Again, it draws inspiration from classic horror cinema and, in fact, its variation on the Frankenstein theme made for a belated addition to my James Whale retrospective of some months back! Here we have an adorable dog (that is even made-up by its child owner to star in amateurish monster movies!) being run over by a car and killed. The boy cannot get over its loss but, suddenly, during chemistry class at school (presided over by an uncredited Paul Bartel!), he learns how dead things can be literally reanimated via electricity.

So he goes to work in the family basement – while his oblivious parents think he is acting strangely as a way of coping with the dog's death – and creates a makeshift Frankenstein (incidentally, that is the boy's very surname and he is, of course, called Victor) lab, complete with mounting slab! Unearthing the dead pet from the nearby graveyard, the funeral set-piece is a veritable homage to the opening sequence from Whale's FRANKENSTEIN (1931), as is the fiery climax at the mill!

Immediately after being revived, the dog (appropriately stitched-up, which however makes one wonder just how bad the afore-mentioned accident had been!) runs out into the streets again (the boy having fallen asleep from exhaustion) and, causing no end of havoc, terrifies the neighbors. These in turn, present themselves before the parents to give them a piece of their mind; the latter, naturally, are completely unaware of what has been going on but, even when Stern sees Oliver feeding the dog, he claims the neighbors were mistaken as he clearly needs time to process this astonishing fact!

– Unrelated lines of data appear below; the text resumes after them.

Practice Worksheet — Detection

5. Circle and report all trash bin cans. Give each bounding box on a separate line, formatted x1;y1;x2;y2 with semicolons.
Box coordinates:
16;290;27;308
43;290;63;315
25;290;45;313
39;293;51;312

Eventually, the family decides to have the other people in the street meet the dog and verify for themselves that it is its old self. Predictably, however, their plans goes awry as the dog panics and, once more, goes on the lam, heading towards its resting-place (as if it did not want to keep on living unnaturally)! With the boy running after it and the whole neighborhood following in an uproar, we assist to the inevitable near-tragedy as the mill by the cemetery is accidentally set on fire with Oliver still inside. However, the dog springs into action to save its owner and dies again in the attempt; suddenly seen as a hero by the neighbors, the latter put their heads together to revitalize it once more through the combined electrical currents from their car batteries!

Unlike his previous effort, VINCENT (1982), then, this comes with a happy ending; still, this was no cop-out as, in spite of the morbid subject matter, it is essentially an uplifting yarn about puppy love. Being a lifelong animal lover myself, I know exactly how the boy felt about the loss of a beloved pet: my large but quiet and friendly 11-year old dalmation called "Renoir" passed away only last year – right on the day that the World Cup final was held! Besides, a few years before it was lost to us for 3 whole weeks when someone inadvertently left a couple of doors in the house open and, until we found it again in the company of other stray dogs, we had already gotten ourselves another dog – easily the loveliest and liveliest we ever had but also needful of constant medical attention at first – so we dubbed it "Bresson"!